## SUPPLIED INFORMATION
- Opening Delimiter -

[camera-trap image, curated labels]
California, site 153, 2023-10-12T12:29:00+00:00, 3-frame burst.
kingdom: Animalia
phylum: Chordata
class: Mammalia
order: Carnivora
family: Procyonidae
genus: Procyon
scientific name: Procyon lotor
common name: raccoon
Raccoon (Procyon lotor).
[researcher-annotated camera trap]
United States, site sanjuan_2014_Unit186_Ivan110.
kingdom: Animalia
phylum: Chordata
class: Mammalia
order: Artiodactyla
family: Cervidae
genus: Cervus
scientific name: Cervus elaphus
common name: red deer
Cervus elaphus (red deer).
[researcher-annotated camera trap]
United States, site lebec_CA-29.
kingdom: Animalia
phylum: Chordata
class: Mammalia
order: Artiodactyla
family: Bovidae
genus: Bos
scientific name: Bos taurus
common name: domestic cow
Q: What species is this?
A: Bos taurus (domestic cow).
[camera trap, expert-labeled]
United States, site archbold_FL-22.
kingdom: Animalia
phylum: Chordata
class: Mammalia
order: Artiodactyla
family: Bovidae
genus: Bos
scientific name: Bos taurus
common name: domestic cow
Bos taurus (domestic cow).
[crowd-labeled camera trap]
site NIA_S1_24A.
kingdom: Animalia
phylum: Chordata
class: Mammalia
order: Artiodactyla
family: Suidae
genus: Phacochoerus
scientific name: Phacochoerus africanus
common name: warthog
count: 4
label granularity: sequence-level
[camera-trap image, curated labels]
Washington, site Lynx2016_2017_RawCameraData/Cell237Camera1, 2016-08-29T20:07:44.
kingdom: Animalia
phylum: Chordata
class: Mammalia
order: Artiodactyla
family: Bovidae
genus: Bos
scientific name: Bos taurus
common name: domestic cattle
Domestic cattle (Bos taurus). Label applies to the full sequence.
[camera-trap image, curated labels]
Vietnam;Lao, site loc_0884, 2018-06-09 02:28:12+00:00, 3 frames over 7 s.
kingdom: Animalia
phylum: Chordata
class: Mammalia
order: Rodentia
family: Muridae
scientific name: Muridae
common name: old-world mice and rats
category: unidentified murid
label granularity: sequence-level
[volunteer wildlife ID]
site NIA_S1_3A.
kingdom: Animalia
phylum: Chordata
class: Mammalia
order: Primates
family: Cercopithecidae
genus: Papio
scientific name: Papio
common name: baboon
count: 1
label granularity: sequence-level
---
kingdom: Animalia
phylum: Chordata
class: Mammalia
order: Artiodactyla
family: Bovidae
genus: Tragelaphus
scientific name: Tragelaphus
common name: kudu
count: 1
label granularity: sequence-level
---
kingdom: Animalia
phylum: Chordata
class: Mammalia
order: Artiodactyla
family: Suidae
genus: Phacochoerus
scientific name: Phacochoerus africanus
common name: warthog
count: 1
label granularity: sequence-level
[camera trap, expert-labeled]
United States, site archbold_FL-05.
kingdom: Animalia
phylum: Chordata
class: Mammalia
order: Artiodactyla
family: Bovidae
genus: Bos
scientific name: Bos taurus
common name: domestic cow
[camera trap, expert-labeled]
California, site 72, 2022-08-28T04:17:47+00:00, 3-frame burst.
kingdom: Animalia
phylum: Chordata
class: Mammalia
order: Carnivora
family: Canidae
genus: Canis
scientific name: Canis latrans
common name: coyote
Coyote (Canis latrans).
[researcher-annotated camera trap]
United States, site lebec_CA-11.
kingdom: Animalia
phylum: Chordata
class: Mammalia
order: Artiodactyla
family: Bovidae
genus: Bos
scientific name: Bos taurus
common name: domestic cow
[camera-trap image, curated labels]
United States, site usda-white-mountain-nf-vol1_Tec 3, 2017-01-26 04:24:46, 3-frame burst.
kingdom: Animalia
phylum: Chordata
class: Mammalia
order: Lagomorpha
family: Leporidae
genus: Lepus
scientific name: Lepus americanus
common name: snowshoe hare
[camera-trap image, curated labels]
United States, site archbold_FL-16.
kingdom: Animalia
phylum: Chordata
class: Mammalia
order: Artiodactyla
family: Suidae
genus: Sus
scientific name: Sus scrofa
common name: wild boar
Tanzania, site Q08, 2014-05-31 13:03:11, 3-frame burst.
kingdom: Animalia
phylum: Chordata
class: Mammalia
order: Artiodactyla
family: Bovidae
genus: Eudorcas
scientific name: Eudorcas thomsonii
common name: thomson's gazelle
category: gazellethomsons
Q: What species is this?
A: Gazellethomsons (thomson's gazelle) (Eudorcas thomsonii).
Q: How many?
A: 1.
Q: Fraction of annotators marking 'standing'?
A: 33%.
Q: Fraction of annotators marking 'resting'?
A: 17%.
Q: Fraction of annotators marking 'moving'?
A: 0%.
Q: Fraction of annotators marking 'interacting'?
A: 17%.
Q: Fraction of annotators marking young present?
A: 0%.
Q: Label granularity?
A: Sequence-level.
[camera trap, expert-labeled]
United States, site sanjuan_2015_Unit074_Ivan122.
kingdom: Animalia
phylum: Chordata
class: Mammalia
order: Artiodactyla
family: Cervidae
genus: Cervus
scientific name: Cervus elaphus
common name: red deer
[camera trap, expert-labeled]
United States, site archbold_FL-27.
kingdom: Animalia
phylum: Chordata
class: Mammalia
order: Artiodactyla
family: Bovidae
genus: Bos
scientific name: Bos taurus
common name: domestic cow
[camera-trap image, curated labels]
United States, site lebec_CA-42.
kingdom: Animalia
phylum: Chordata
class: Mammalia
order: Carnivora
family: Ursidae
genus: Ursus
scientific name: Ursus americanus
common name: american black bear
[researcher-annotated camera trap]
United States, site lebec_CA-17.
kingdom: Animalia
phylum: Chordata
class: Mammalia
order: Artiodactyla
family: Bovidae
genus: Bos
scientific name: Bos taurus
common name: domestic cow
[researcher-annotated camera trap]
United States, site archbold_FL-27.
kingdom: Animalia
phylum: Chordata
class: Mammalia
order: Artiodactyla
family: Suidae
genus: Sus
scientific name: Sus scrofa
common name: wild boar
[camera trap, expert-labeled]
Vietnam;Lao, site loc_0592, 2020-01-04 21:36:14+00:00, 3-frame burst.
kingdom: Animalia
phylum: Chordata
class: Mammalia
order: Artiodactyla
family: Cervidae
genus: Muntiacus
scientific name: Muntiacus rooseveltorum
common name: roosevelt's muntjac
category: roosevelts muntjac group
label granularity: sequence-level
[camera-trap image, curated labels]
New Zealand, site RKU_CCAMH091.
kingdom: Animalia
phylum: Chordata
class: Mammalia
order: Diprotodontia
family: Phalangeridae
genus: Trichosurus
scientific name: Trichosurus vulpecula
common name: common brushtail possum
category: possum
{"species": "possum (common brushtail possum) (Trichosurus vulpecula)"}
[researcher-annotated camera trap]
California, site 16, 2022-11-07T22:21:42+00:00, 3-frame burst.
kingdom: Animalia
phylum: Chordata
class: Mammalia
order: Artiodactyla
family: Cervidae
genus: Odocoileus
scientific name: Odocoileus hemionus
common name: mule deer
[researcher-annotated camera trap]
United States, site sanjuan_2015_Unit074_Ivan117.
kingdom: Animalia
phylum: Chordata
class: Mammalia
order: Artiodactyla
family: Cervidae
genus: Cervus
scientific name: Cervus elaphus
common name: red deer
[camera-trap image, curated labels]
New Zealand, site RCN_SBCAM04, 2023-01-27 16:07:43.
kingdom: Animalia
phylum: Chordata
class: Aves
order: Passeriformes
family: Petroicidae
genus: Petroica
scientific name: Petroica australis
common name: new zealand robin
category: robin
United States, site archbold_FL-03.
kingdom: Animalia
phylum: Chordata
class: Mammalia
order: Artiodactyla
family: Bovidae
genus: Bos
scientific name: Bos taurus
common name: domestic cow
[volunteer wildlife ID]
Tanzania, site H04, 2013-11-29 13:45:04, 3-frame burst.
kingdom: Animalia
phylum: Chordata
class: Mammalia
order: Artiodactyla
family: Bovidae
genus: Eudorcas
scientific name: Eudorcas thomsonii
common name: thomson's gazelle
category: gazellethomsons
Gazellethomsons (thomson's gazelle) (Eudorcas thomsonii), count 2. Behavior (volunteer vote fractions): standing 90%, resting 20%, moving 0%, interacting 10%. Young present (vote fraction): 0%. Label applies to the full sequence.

- Closing Delimiter -

## PROBLEM TO WORK ON
Give again, word for word, the lines of the listing, starting at its first line and ending with the line containing "site NIA_S1_24A.".

## RESPONSE BELOW
[camera-trap image, curated labels]
California, site 153, 2023-10-12T12:29:00+00:00, 3-frame burst.
kingdom: Animalia
phylum: Chordata
class: Mammalia
order: Carnivora
family: Procyonidae
genus: Procyon
scientific name: Procyon lotor
common name: raccoon
Raccoon (Procyon lotor).
[researcher-annotated camera trap]
United States, site sanjuan_2014_Unit186_Ivan110.
kingdom: Animalia
phylum: Chordata
class: Mammalia
order: Artiodactyla
family: Cervidae
genus: Cervus
scientific name: Cervus elaphus
common name: red deer
Cervus elaphus (red deer).
[researcher-annotated camera trap]
United States, site lebec_CA-29.
kingdom: Animalia
phylum: Chordata
class: Mammalia
order: Artiodactyla
family: Bovidae
genus: Bos
scientific name: Bos taurus
common name: domestic cow
Q: What species is this?
A: Bos taurus (domestic cow).
[camera trap, expert-labeled]
United States, site archbold_FL-22.
kingdom: Animalia
phylum: Chordata
class: Mammalia
order: Artiodactyla
family: Bovidae
genus: Bos
scientific name: Bos taurus
common name: domestic cow
Bos taurus (domestic cow).
[crowd-labeled camera trap]
site NIA_S1_24A.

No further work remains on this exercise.